Marketing x Data

Reporting Automation Vol 4

Reporting Automation Vol 4


Summary

In Vol 3, we ran four analyses against the aggregated table — trends, channel mix, funnel conversion rates, and week-over-week comparisons. The next step is to stop looking for problems manually and let the pipeline find them for you. This article covers how to write SQL that detects anomalies, and how to route those findings to Slack so the right person gets notified automatically.

Why Alerts, Not Dashboards

A dashboard is a tool for exploration. An alert is a tool for catching problems. Both are useful, but they serve different jobs.

When everything is running normally, a dashboard is a distraction — you're scanning rows of green numbers to confirm that nothing is broken. The moment something is broken, you want to know immediately, not when you happen to open the dashboard later that morning. Automated alerts invert this: you only get notified when action is required.

The stack we're building on top of:

  • Snowflake — the aggregated campaign_performance table from Vol 2
  • Python — to query Snowflake and evaluate conditions
  • Airflow — to schedule the alert check daily alongside the ETL
  • Slack — to deliver the notification where the team already works
Step 1: Define What "Wrong" Looks Like

Before writing any code, decide which conditions are actually worth an alert. A good alert has two properties: it's specific enough to point to a cause, and it's rare enough that people don't start ignoring it.

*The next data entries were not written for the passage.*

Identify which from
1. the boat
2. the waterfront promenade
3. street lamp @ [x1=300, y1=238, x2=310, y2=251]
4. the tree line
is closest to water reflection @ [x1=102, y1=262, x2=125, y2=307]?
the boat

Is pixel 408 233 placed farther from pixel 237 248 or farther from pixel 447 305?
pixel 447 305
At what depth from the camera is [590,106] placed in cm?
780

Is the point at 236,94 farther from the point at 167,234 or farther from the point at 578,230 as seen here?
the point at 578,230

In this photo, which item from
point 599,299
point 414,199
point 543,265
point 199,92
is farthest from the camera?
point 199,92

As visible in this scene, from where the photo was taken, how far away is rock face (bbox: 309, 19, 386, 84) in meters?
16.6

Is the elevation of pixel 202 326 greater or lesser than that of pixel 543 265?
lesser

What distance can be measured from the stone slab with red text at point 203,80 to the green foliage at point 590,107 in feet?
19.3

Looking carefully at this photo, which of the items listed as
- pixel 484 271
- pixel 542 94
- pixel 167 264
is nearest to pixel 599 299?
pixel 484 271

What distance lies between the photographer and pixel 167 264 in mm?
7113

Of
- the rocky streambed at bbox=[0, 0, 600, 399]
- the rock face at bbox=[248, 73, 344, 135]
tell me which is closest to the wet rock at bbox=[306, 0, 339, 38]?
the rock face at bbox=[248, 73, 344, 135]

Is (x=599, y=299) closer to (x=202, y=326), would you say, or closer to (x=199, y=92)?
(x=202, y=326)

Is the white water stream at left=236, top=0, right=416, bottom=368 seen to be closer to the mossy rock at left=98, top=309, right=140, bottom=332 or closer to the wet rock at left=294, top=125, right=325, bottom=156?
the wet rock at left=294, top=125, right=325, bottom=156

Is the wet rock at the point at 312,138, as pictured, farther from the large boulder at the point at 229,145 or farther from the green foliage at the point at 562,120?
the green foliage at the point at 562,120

For a marketing reporting pipeline, these three conditions cover most real problems:

Condition What it signals
CAC increases >30% week-over-week on any channel Audience saturation, creative fatigue, or a bidding issue
ROAS drops below a hard floor (e.g., 0.8) You're spending more than you're recovering — requires immediate attention
Yesterday's signups are zero (or null) for an active channel Tracking broke, API pull failed, or spend was paused accidentally

Start with these three. You can always add more conditions later, but alert fatigue — too many notifications — is a real risk. If the team learns to dismiss alerts without reading them, you've lost the value of the system.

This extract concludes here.